Diciamo che l’amicizia può essere: carnale, mondana, spirituale. Quella carnale nasce dalla sintonia nel vizio; quella mondana sorge per la speranza di un qualche guadagno: quella spirituale si consolida fra coloro che sono buoni, in base ad una somiglianza di vita, di abitudini, di gusti e aspirazioni.

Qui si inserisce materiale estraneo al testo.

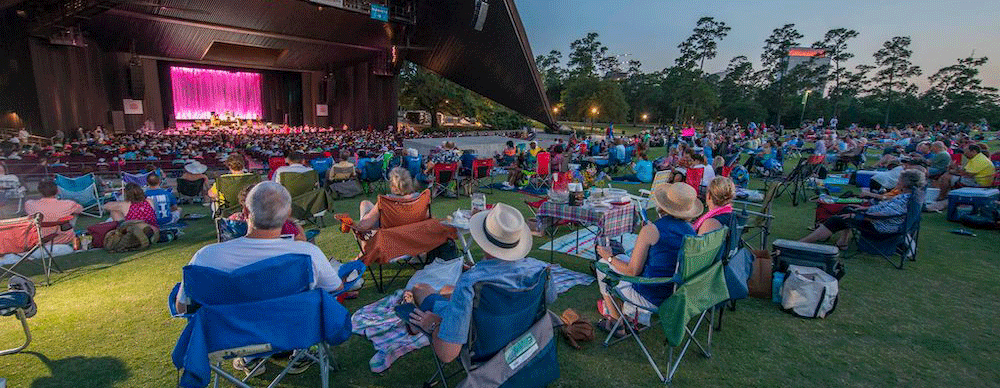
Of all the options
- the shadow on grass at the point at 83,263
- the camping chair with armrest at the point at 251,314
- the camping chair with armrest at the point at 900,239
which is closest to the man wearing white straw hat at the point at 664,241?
the camping chair with armrest at the point at 251,314

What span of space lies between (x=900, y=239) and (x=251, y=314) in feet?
20.4

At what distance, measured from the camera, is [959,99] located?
118 feet

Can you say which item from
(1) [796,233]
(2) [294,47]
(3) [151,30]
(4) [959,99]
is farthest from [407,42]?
(4) [959,99]

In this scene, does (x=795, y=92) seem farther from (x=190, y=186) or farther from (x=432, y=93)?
(x=190, y=186)

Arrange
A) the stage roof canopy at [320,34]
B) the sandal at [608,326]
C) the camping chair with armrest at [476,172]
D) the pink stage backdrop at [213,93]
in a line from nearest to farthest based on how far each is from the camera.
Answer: the sandal at [608,326] → the camping chair with armrest at [476,172] → the stage roof canopy at [320,34] → the pink stage backdrop at [213,93]

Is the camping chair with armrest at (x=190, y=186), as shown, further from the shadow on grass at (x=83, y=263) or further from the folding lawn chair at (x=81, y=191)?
the shadow on grass at (x=83, y=263)

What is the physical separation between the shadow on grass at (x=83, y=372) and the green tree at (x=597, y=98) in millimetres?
38227

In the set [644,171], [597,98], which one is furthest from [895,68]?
[644,171]

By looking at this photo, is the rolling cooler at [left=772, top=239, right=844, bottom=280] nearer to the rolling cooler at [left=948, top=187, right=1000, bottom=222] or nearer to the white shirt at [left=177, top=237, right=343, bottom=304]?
the white shirt at [left=177, top=237, right=343, bottom=304]

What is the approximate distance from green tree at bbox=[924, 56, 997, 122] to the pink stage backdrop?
54547mm

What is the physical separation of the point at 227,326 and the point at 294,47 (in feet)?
91.3

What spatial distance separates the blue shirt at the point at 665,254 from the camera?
278 centimetres

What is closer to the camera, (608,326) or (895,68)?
(608,326)

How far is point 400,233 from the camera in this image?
12.5 ft
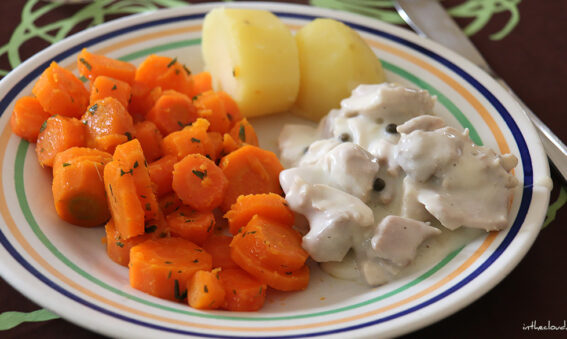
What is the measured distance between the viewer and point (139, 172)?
2164 mm

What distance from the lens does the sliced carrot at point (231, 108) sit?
275 cm

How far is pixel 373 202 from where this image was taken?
7.57 ft

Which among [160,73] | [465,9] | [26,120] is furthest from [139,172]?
[465,9]

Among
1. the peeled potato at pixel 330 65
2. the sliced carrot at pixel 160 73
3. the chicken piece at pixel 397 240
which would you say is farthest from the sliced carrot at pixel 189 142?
the chicken piece at pixel 397 240

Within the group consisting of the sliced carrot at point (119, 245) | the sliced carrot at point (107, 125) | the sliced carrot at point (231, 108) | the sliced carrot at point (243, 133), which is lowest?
the sliced carrot at point (119, 245)

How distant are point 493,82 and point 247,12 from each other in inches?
48.2

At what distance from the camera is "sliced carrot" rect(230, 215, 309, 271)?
2117 mm

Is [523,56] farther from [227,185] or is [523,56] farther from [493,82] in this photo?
[227,185]

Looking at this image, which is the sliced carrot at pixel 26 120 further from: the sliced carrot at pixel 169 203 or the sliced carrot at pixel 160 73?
the sliced carrot at pixel 169 203

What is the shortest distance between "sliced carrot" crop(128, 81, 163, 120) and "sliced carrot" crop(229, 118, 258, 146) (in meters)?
0.36

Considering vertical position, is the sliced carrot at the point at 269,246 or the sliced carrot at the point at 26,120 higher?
the sliced carrot at the point at 26,120

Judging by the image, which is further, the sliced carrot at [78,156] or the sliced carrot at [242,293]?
the sliced carrot at [78,156]

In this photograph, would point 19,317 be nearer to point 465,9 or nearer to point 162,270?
point 162,270

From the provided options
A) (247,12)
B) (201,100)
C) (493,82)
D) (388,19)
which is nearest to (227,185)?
(201,100)
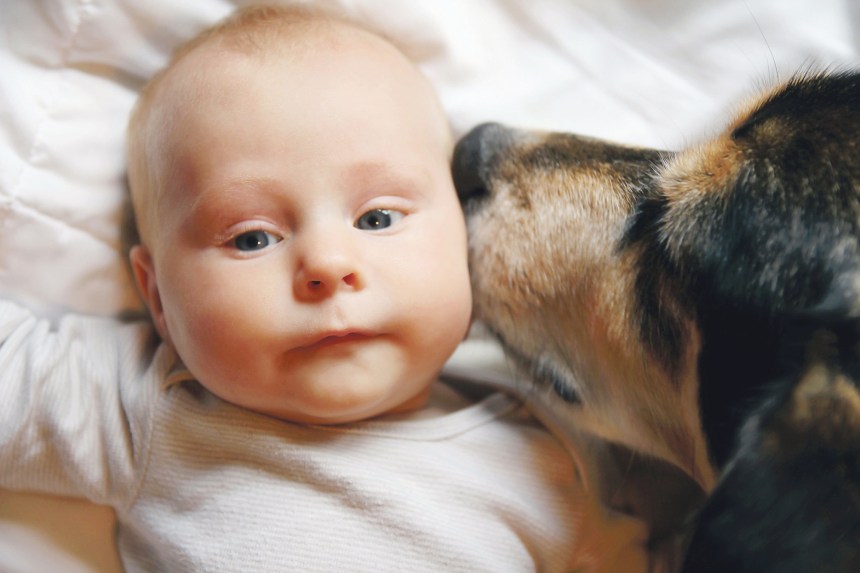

L’amicizia carnale nasce dal solo sentimento, cioè da quel tipo di emotività che, come una prostituta, allarga le gambe davanti a tutti quelli che le passano accanto, seguendo il vagare di occhi e orecchi verso l’impurità. Da queste porte si intrufolano nella mente immagini voluttuose, e si pensa che la felicità stia nel goderne a piacere, e che il divertimento sia maggiore se si trova qualcuno con cui condividerlo. Si mettono allora in moto gesti, segni, parole e adulazioni con cui un animo cerca di accattivare l’altro. L’uno attizza il fuoco nell’altro fino a fondersi in una sola cosa. Una volta raggiunto uno squallido accordo, arrivano a fare o a subire l’uno per l’altro qualsiasi cosa e si convincono che non ci sia niente di più dolce e di più giusto di una simile amicizia: “volere le stesse cose, rifiutare le stesse cose”, ritenendo così di obbedire alle leggi dell’amicizia. Un’amicizia del genere non nasce da una scelta deliberata, non è messa alla prova dal giudizio, non è diretta dalla ragione, ma è spinta qua e là sotto l’urgenza disordinata del semplice sentimento. Una simile amicizia non osserva misura alcuna, non cerca cose oneste, non si sforza di prevedere ciò che è utile e ciò che non lo è, ma si butta su tutto in modo sconsiderato, imprudente, superficiale ed eccessivo. Così, come agitata dalle furie, si autodistrugge e, con quella stessa leggerezza con cui era nata, prima o poi si spegne.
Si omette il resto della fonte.